The Fed Chair, Jerome Powell, only repeated his old rhetoric, causing the rally in US Treasury yields and the US dollar to slacken while waiting for the next catalyst.

The US Dollar Index (DXY) yesterday failed to break through the 104.00 threshold, then slammed after the circulation of the latest comments from the Chair of the Fed, Jerome Powell. Its position had retreated to around 103.28 at the end of the Asian session on Wednesday, February 8. Accordingly, the greenback has been performing mixedly across major currency pairs.

DXY Daily

In a question-and-answer session before the Economic Club event in Washington yesterday, Powell acknowledged that interest rates may need to rise higher than expected if US economic conditions remain strong. However, he emphasized again that the disinflation process had already begun.

"The process of disinflation, the process of bringing inflation down, has started, and it's starting in the goods sector, which makes up about a quarter of our economy," Powell said.

"We hope that 2023 will be a year of significant inflation reduction. It is actually our job to ensure that it happens.
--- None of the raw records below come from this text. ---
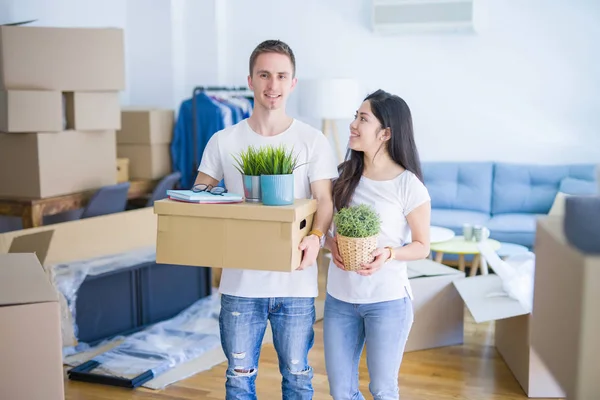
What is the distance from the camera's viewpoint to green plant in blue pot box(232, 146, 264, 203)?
75.6 inches

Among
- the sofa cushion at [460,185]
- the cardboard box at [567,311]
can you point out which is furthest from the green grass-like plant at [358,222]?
the sofa cushion at [460,185]

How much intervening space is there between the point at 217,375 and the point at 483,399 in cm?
120

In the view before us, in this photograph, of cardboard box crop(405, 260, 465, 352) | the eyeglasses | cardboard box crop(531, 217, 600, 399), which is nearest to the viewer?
cardboard box crop(531, 217, 600, 399)

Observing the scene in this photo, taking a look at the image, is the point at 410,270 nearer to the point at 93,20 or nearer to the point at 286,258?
the point at 286,258

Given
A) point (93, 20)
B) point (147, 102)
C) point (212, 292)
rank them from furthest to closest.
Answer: point (147, 102) → point (93, 20) → point (212, 292)

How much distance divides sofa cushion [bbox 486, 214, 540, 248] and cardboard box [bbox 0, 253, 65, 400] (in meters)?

My guess is that the disinflation process is not only this year, but it will take until next year for (inflation) to fall to close to 2%."

According to Powell, his party will continue to make decisions according to the latest data. He did not mention a specific timeline for how long the interest rate hike cycle would last in order to achieve the inflation target.

"The reality is we will react to the data," Powell continued, "so if we continue to get, for example, strong labor market reports or higher inflation reports, we may have to do more and raise interest rates more than previously thought."

None of this is new news, but merely a reaffirmation of things Powell has disclosed in various previous public communications. As a result, the rally in US Treasury yields and the US dollar both relaxed while waiting for the next catalyst.

"Powell didn't say anything really new. I think we're pretty used to the idea that the Fed is data dependent right now," said Chris Weston, head of research at Pepperstone, "and markets and central banks are now in a position where they are just eyeing the data, so we are now less sensitive to the rhetoric of Fed officials and much more data sensitive."

The schedule for releasing economic data from Uncle Sam's country tends to have a low-medium impact this week. Several big news items will be published next week, namely consumer inflation data, retail sales data, and producer inflation data.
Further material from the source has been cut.